AI First como prioridade estratégica em arquitetura de software

Nos últimos tempos, “AI First” se tornou uma daquelas frases que aparecem em apresentações corporativas, posts do LinkedIn e roadmaps tecnológicos. E como costuma acontecer com os termos da moda, foi se distorcendo até se transformar em algo que muitos repetem sem entender totalmente o que significa.

Há quem o interprete como “vamos colocar IA em tudo o que fazemos.” Outros o veem como uma estratégia isolada e única, quase como um departamento separado que vive em sua própria bolha. E alguns poucos o entendem pelo que realmente é: uma estratégia de priorização que deve conviver com todas as outras estratégias da organização.

Neste post quero esclarecer o que é realmente AI First, como ele se relaciona com outras estratégias “First” que já conhecemos, e por que o papel do arquiteto de software é fundamental para que tudo isso não se torne um caos.

O que “First” realmente significa?

Antes de falar de AI First, vamos falar do sufixo “first.” Quando dizemos que algo é “first” não estamos dizendo que é a única coisa que importa. Estamos dizendo que é a primeira coisa a considerar ao tomar decisões de design e arquitetura.

“Mobile First” não significa que o desktop não importa.

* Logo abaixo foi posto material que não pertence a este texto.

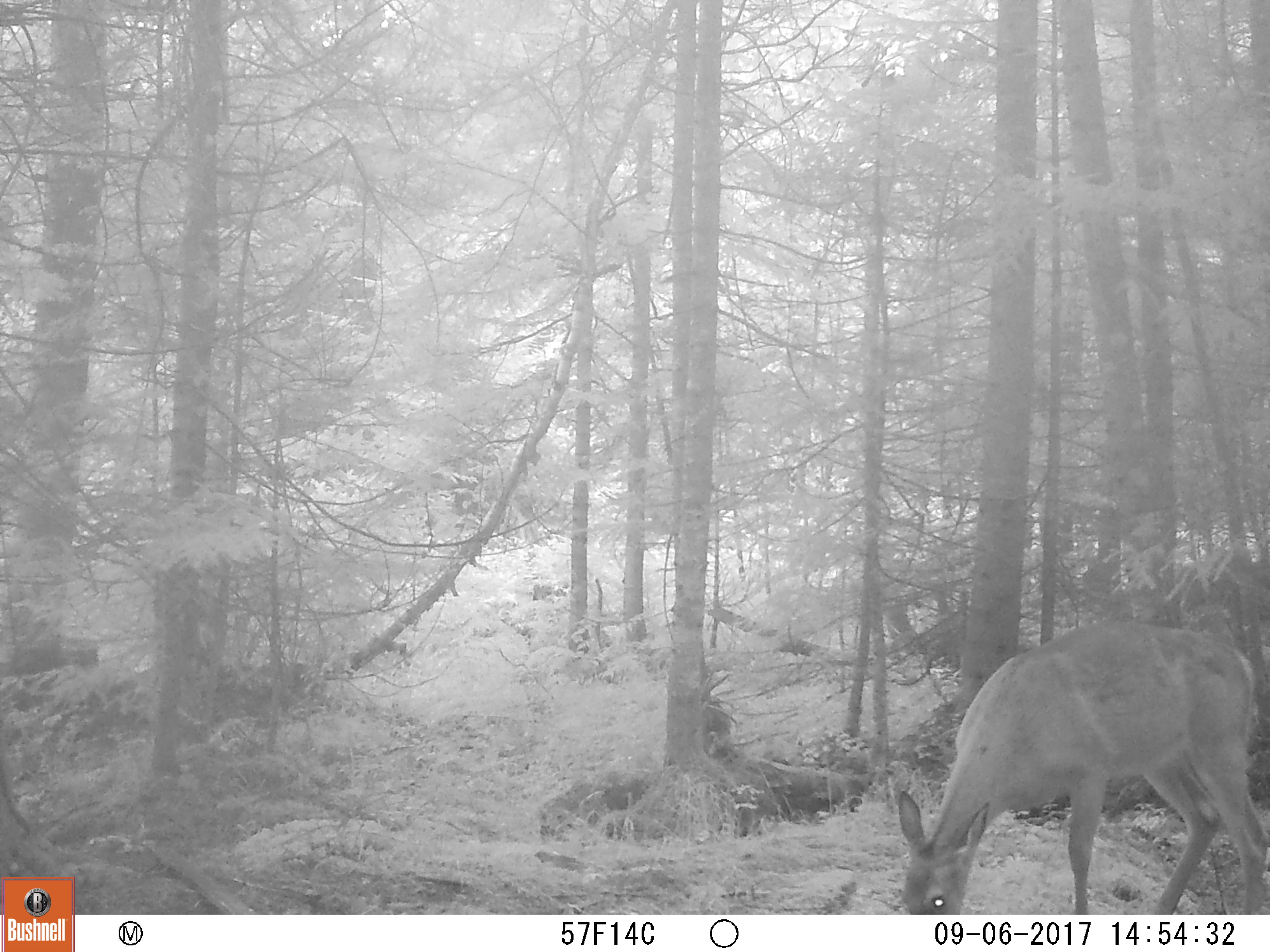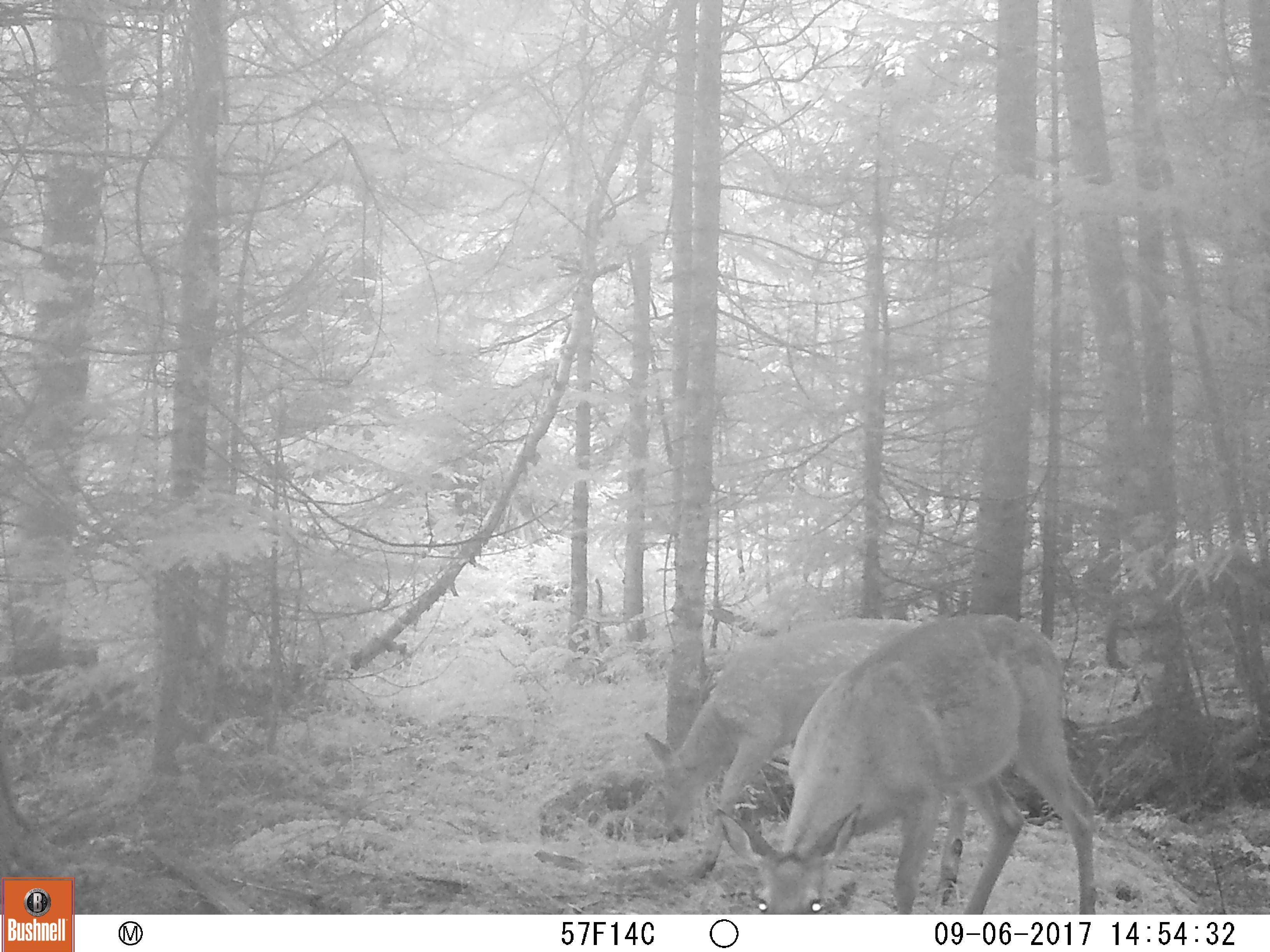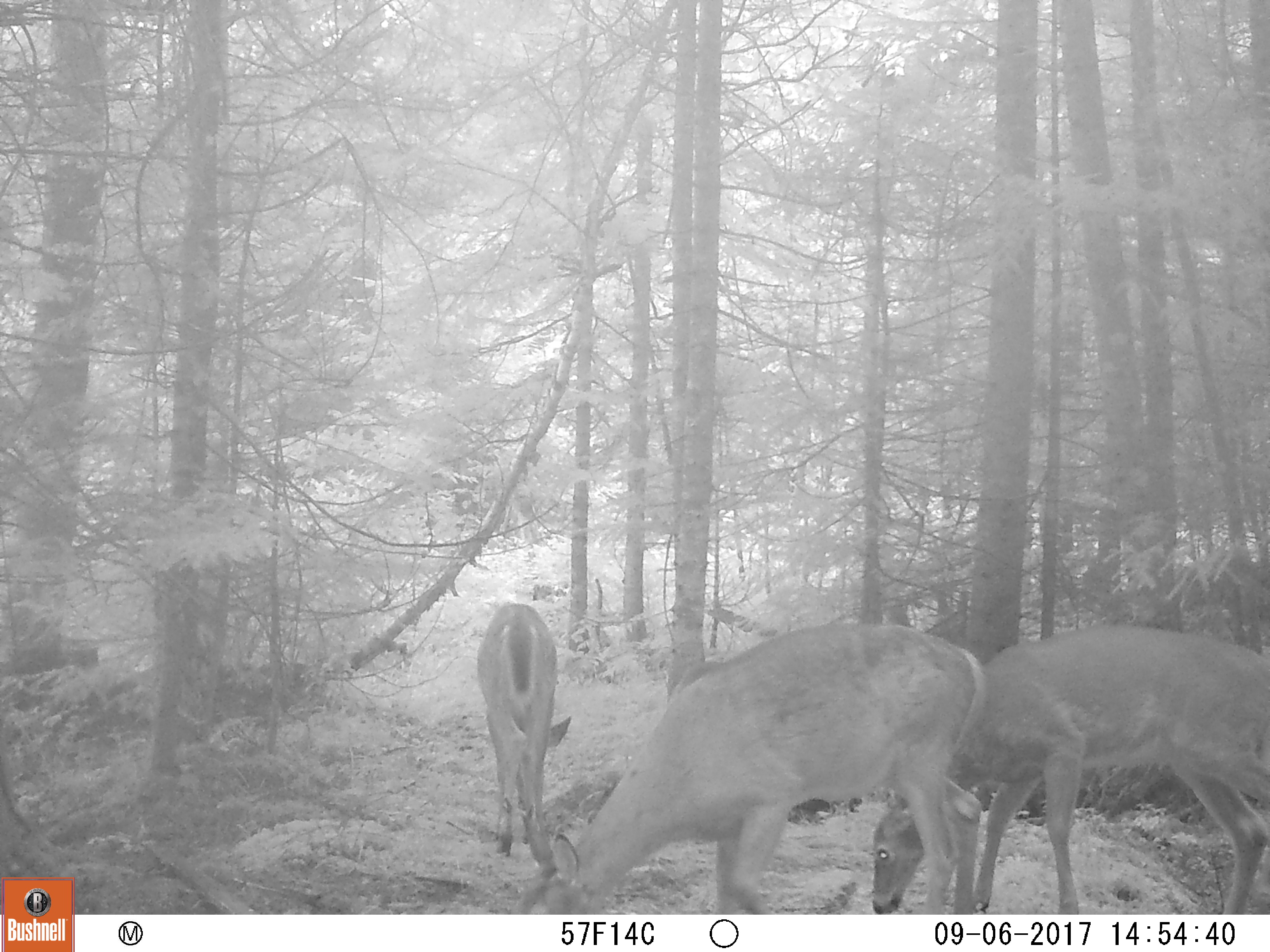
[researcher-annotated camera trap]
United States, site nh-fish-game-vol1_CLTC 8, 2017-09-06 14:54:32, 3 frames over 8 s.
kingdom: Animalia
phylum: Chordata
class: Mammalia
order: Artiodactyla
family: Cervidae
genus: Odocoileus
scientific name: Odocoileus virginianus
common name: white-tailed deer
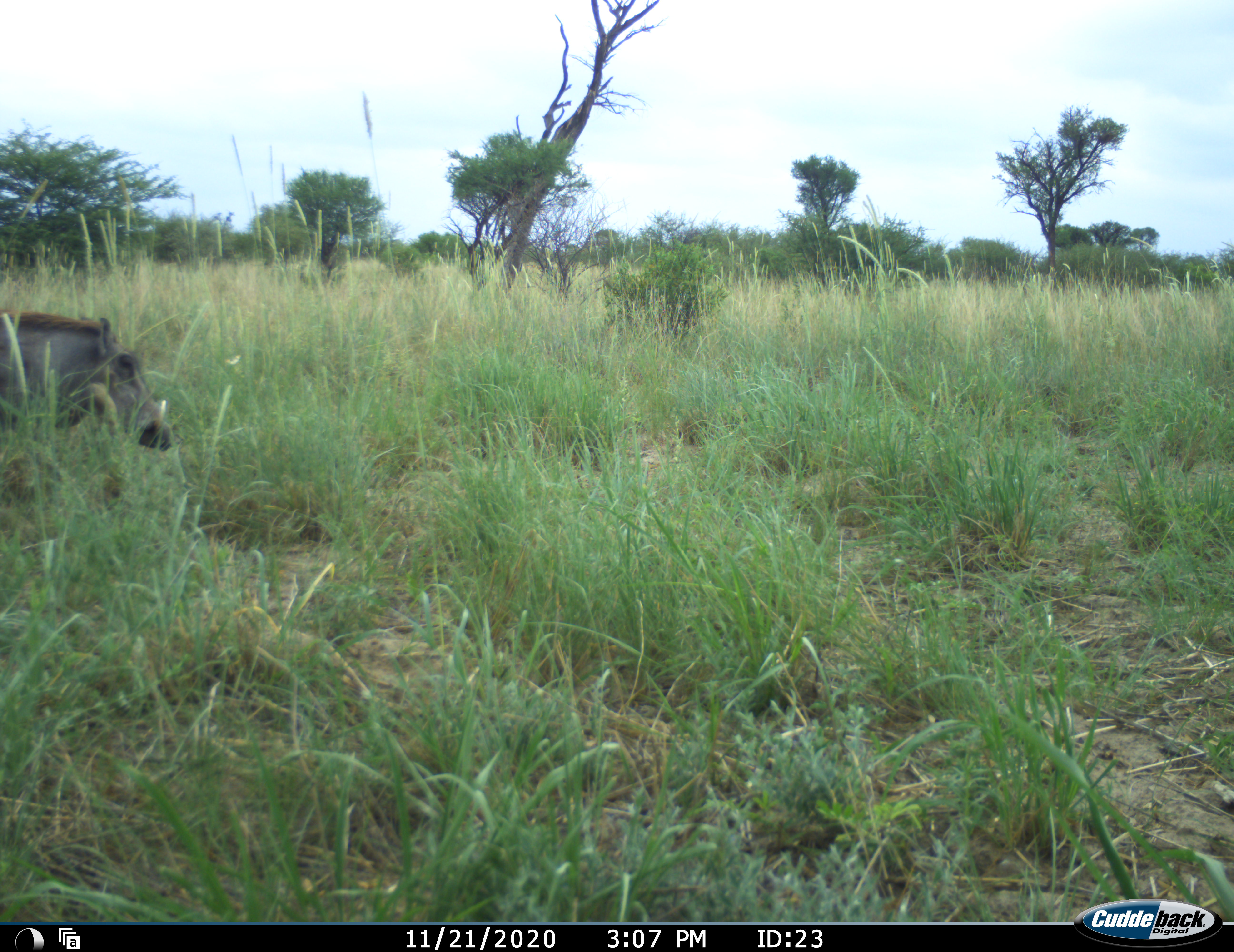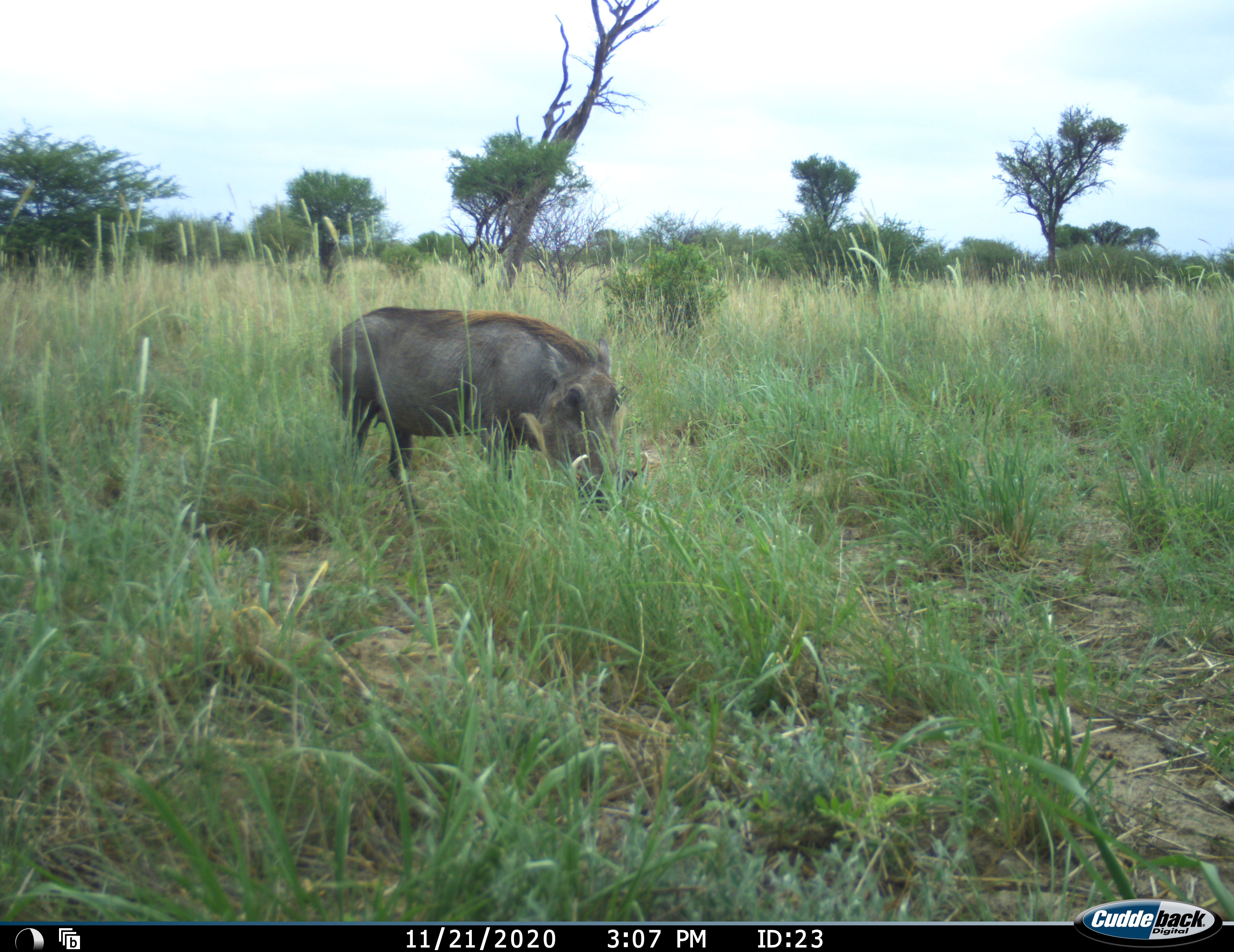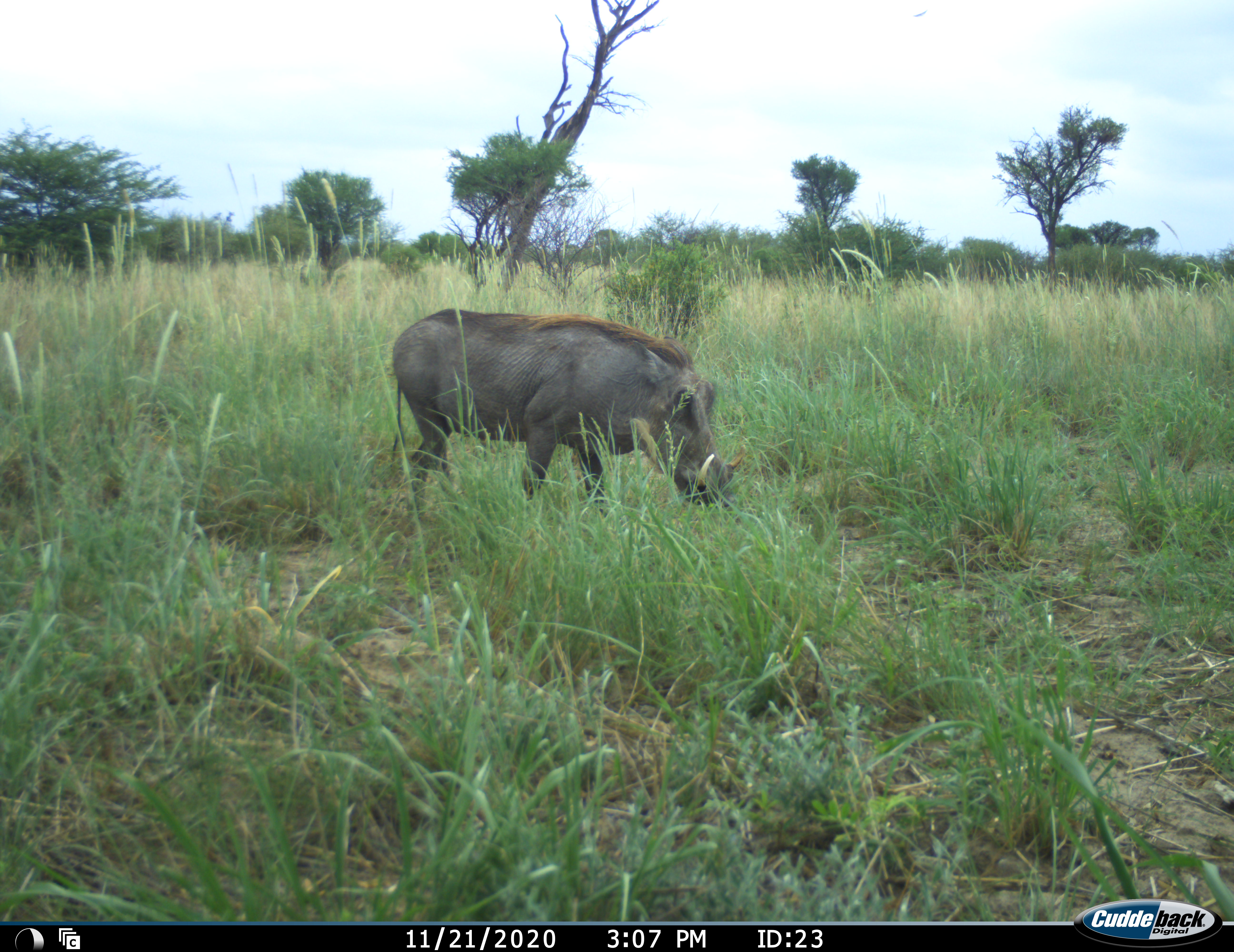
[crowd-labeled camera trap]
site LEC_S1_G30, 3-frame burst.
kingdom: Animalia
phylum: Chordata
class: Mammalia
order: Artiodactyla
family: Suidae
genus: Phacochoerus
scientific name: Phacochoerus africanus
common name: warthog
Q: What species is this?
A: Warthog (Phacochoerus africanus).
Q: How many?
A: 1.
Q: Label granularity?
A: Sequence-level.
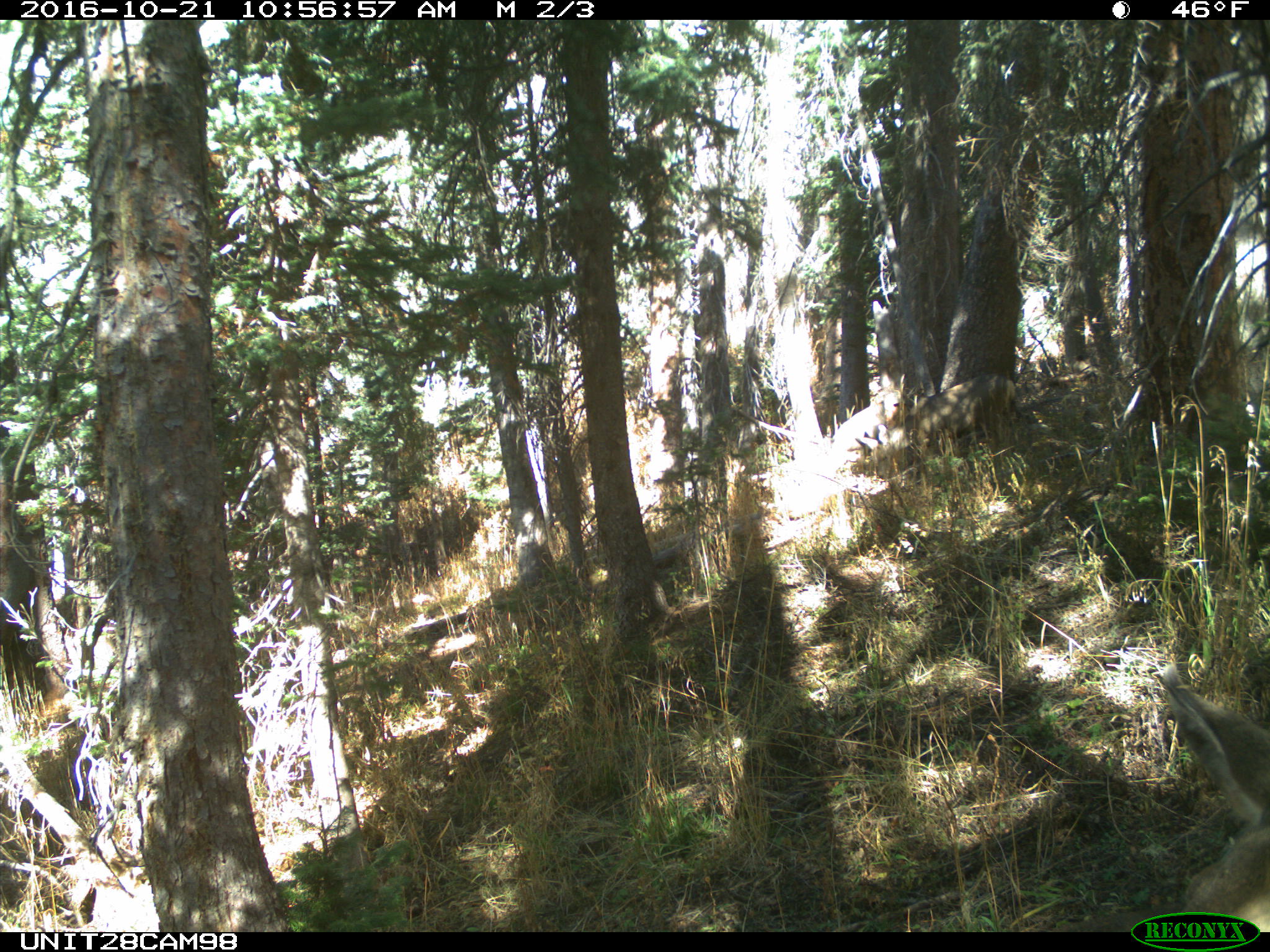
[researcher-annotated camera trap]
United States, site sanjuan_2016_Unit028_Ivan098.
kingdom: Animalia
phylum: Chordata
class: Mammalia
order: Artiodactyla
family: Cervidae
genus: Odocoileus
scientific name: Odocoileus hemionus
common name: mule deer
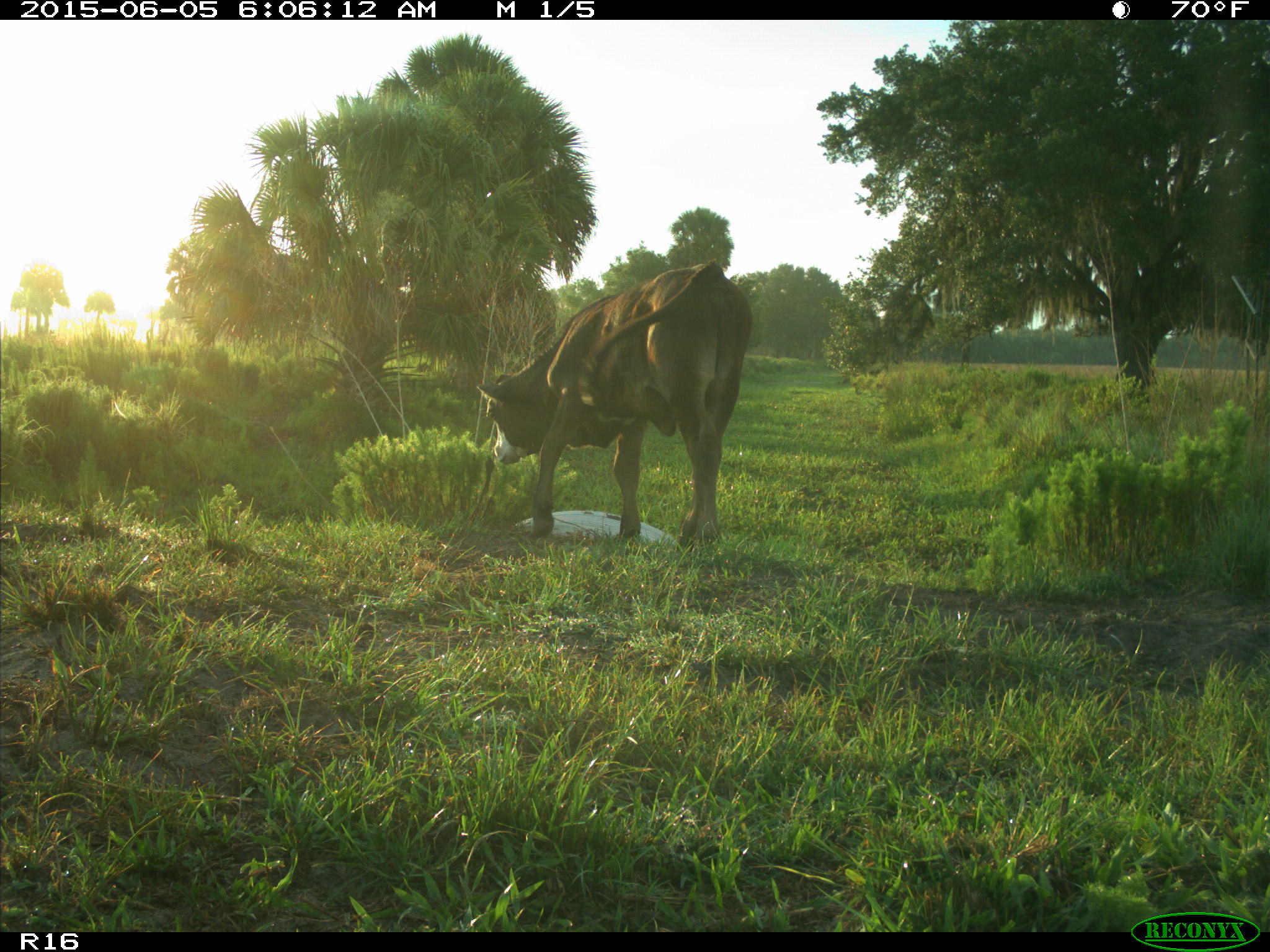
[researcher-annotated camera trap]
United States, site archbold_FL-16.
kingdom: Animalia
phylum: Chordata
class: Mammalia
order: Artiodactyla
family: Bovidae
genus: Bos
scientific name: Bos taurus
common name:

Significa que projetamos pensando primeiro no mobile e depois adaptamos. “Cloud First” não significa que tudo precisa estar na nuvem de qualquer forma, mas sim que a nuvem é a primeira opção a avaliar antes de considerar alternativas on-premise; pensar cloud native primeiro.

Então, AI First é uma prioridade, não uma declaração de exclusividade. O “first” indica sua posição dentro de uma classificação de estratégias, mas não implica que as demais prioridades deixem de ser relevantes. Ou seja, “primeiro que…” e não “em vez de…”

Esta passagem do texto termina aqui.